| EXERCISE PROMPT |
Pictures aside, reproduce exactly and only the lines below, starting at the one containing "Animated Joy Phone" and ending at the last line.
BEGIN
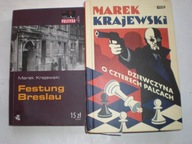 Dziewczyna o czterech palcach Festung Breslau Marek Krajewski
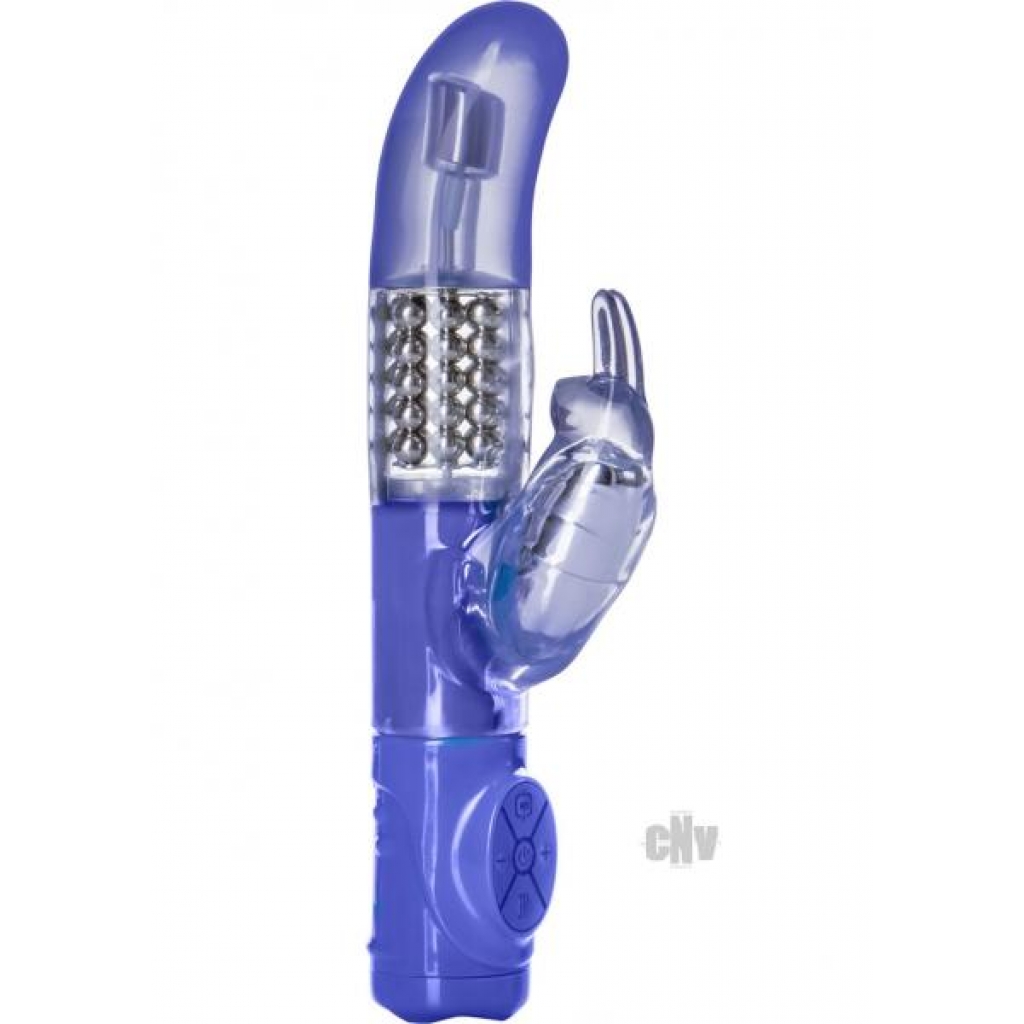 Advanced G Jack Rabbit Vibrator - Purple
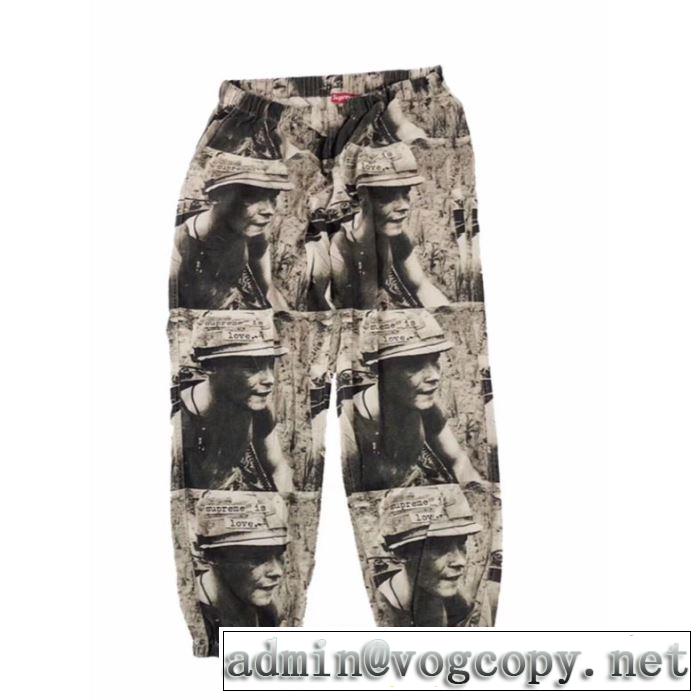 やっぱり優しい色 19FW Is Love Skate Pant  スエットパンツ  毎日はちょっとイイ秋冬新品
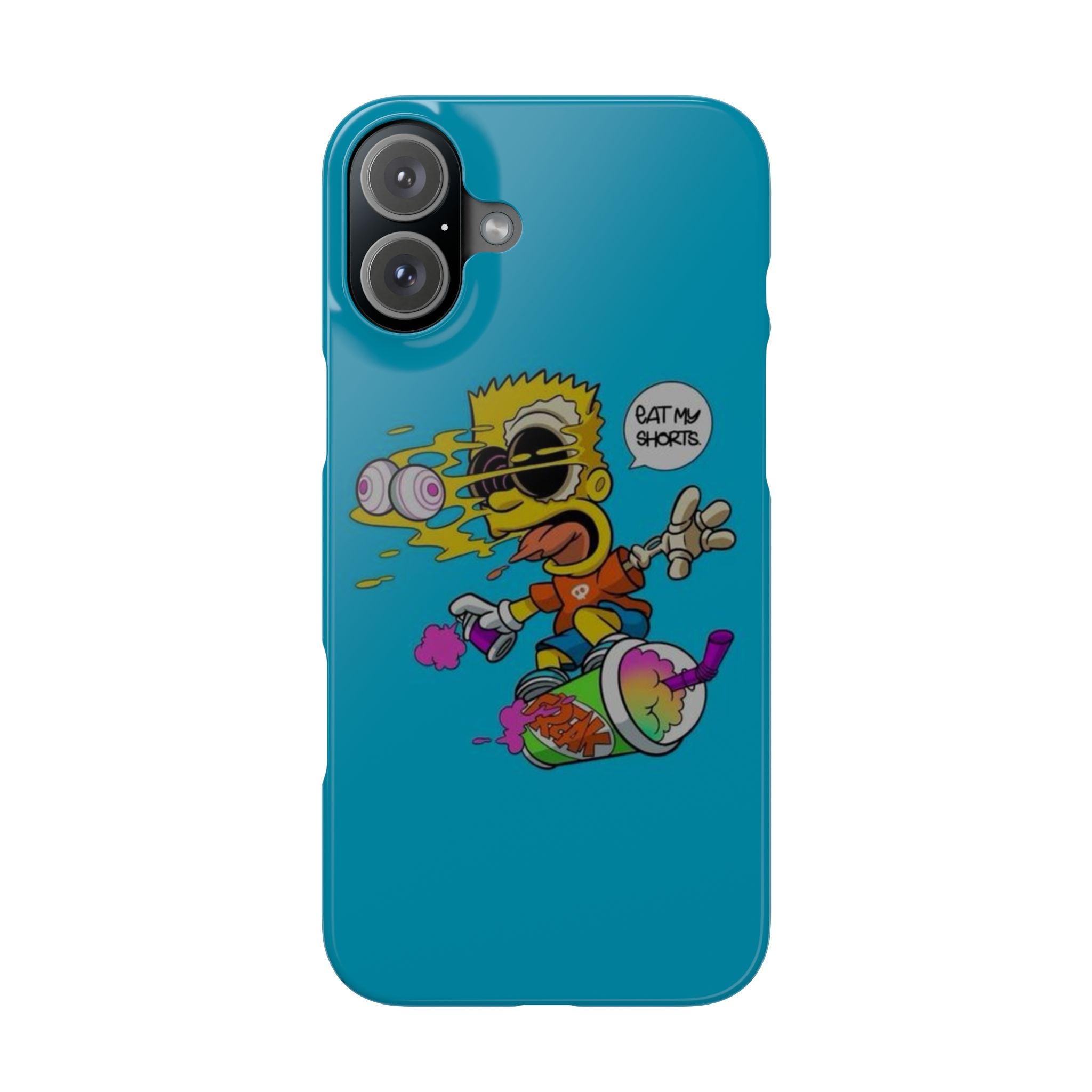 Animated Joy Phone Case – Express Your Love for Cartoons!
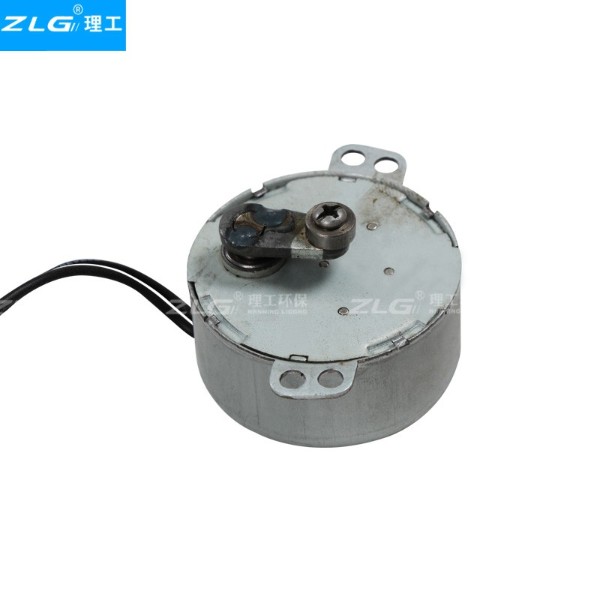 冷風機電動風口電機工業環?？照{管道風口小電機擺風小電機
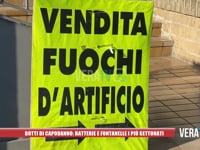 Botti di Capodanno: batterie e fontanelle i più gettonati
END
| SOLUTION TO THIS TASK |
 Animated Joy Phone Case – Express Your Love for Cartoons!
 冷風機電動風口電機工業環?？照{管道風口小電機擺風小電機
 Botti di Capodanno: batterie e fontanelle i più gettonati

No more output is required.